As related in posts here, here and here, J&J and Merck are currently in arbitration over the status of Remicade. J&J is trying to revoke Merck's rights under existing agreements after the latter's acquisition of Schering-Plough. This is ongoing and now results of the arbitration are not expected until the first Qtr next year.
This week, as reported in Bloomberg, Abbott decided to appeal a $1.67 B patent-infringement award, the largest in US history, resulting from a dispute over its own Humira and J&J's Remicade. Abbott is accused of using J&J's humanized antibody technology to create Humira without a license.
Abbott's position is that they created the first humanized antibody versus TNF (the target for both drugs) and the J&J (Centocor) can't assert a claim for something that did not exist when it filed its 1994 claims.
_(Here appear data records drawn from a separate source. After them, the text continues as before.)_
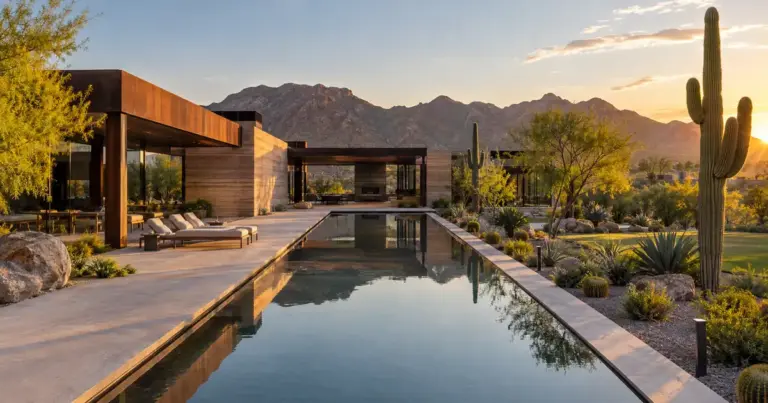 How To Vest A Luxury Short-term Rental In An LLC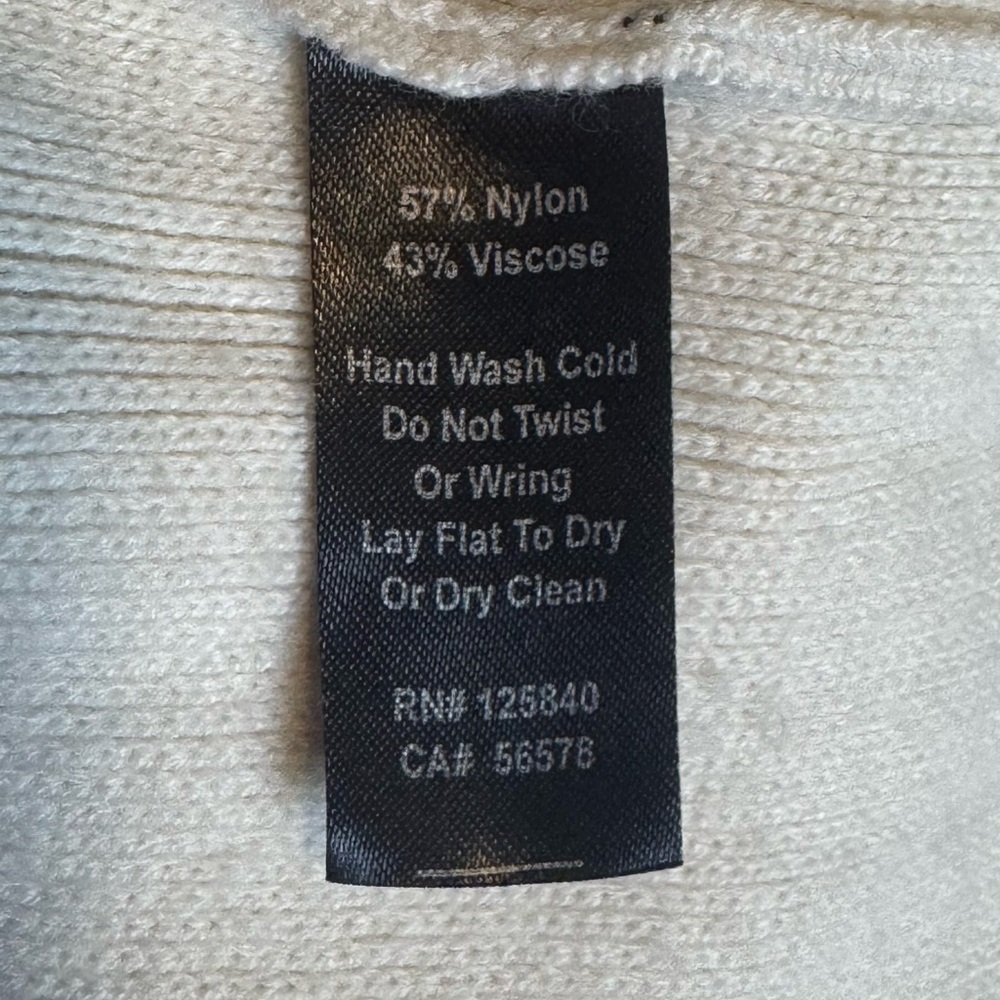 INTERMIX colorblock pattern mini dress - image 2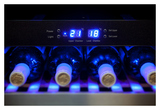 Винный шкаф Cold Vine C110-KBT2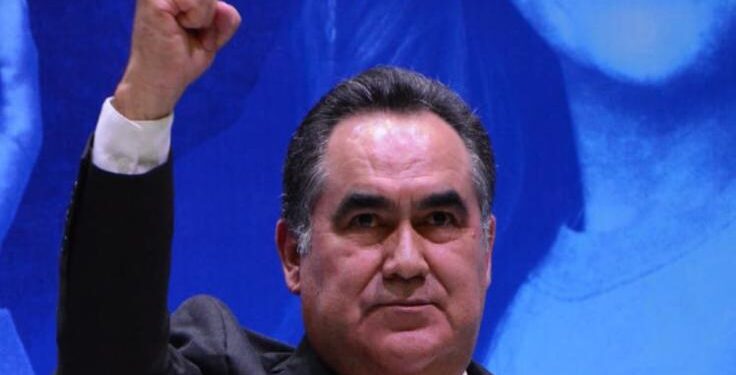 Logra Rector suspensión en cuanto a la Vinculación a Proceso del 14 de septiembre; mientras no se resuelva el amparo no podrá ser juzgado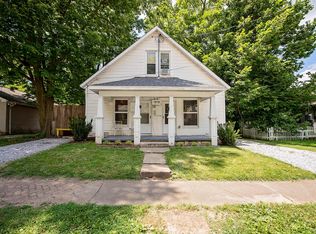 635 S Douglas Ave, Springfield, MO 65806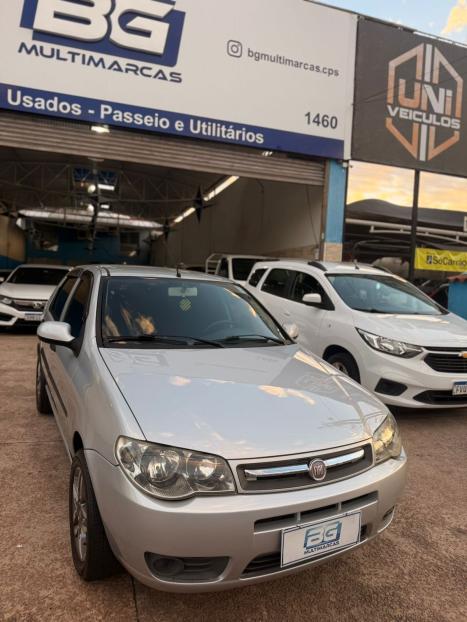 FIAT Palio 1.0 4P FIRE CELEBRATION ECONOMY, Foto 5
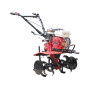Мотоблок TT-900-ZX(3+1) (ремень) 10 колесо двигатель 170F (7 л.с.) - бензин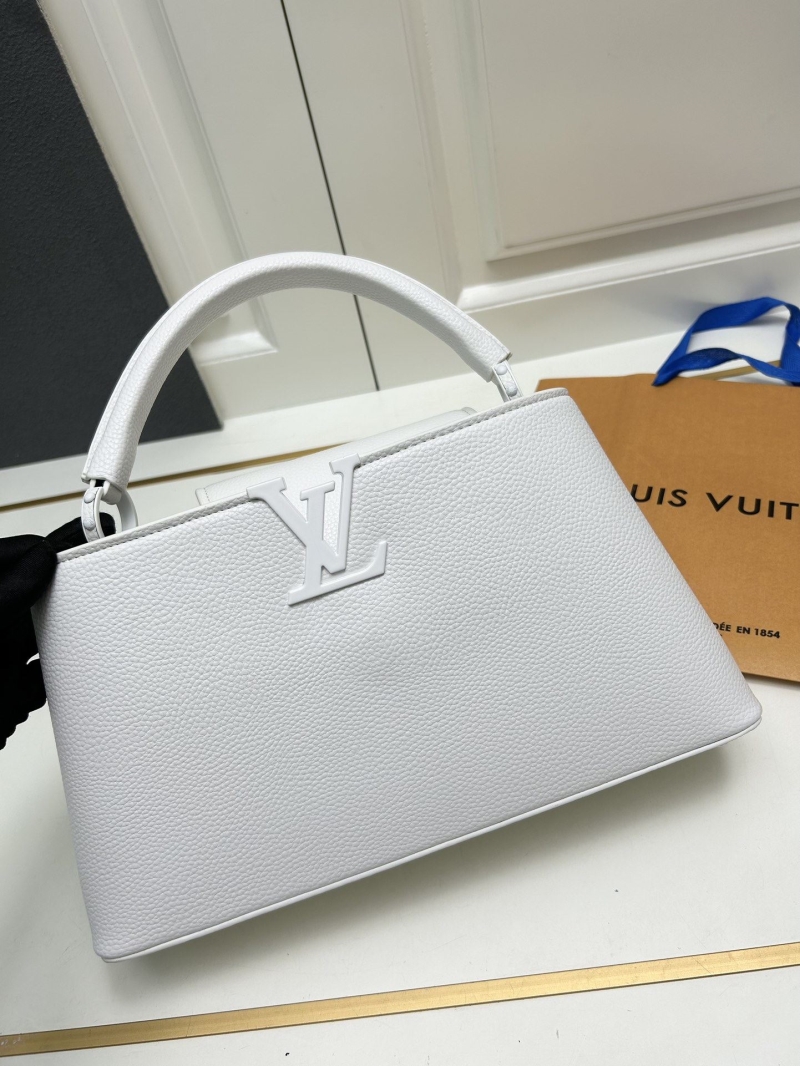 LV Capucines Bags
This argument was essentially rejected in the first trial -- but if at first you don't succeed....
This is no trivial matter. Humira racked up $4.67 B in sales for the first 9 months of 2010 - $2 B of which is in the USA. Further, when Lipitor falls off the patent cliff soon, Humira is expected to become the largest selling drug in the world. Analysts have projected peak Humira sales to reach as much as $10.1 B annually.
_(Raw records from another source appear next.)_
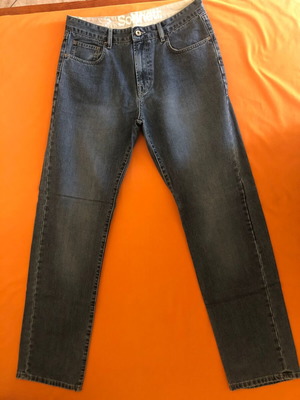 Sonneti Jeans Дънкови Панталони M Нови Сини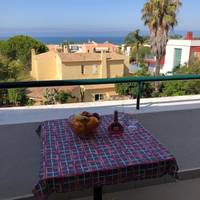 One-Bedroom Apartment with Sea View (3 Adults)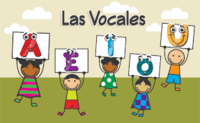 Vocales cortas - Grado 9 - Quizizz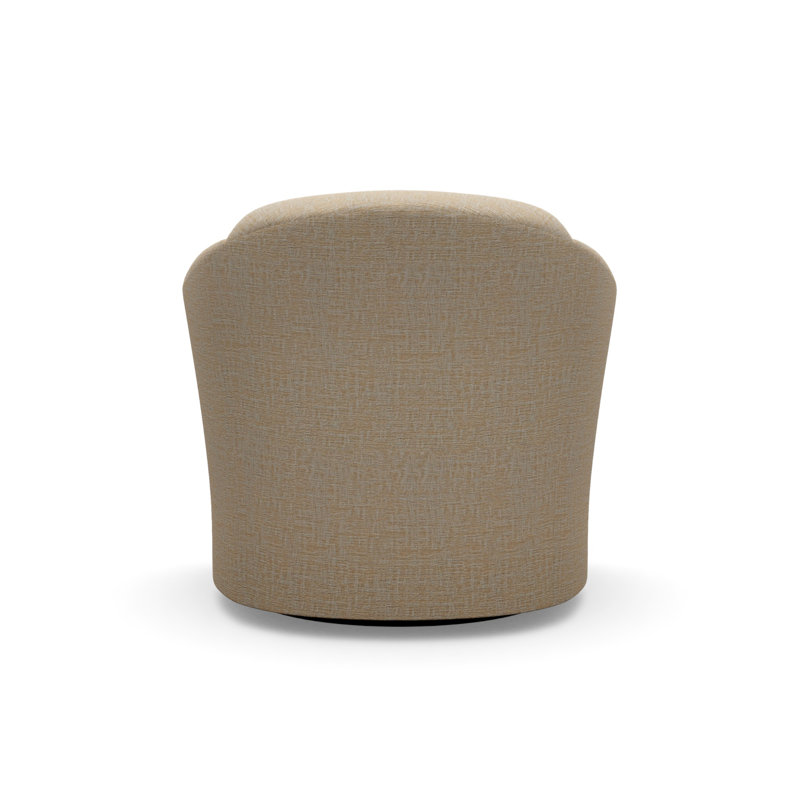 Sam Swivel Gilder Chair, Churchill 351902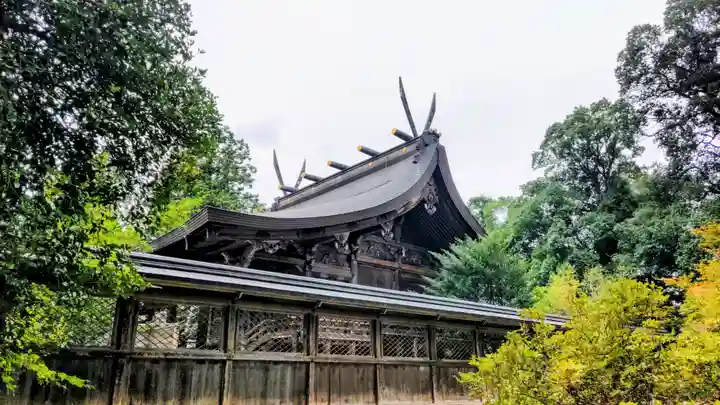 出石神社(兵庫県)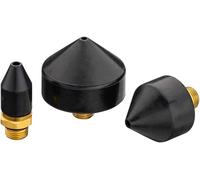 Hazet 9040-42/3 Set de cônes 1 set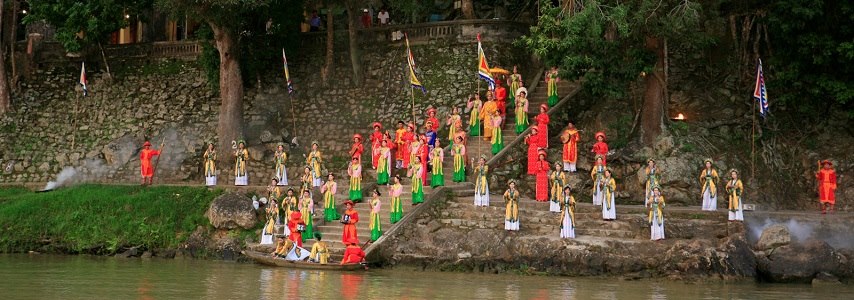 Fête du temple de Hon Chen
Related to the case at hand, Abbott has also filed suit against J&J (Centocor)'s Remicade replacement product, Simponi and its anti-psoriasis agent, Stelera, arguing these drugs infringe on Abbott patents. When the dust settles, and the sabre rattling dies down, one would expect all of these issues to be concluded with licensing deals so everyone can get back to the business of treating patients and making money - instead of spending money in court.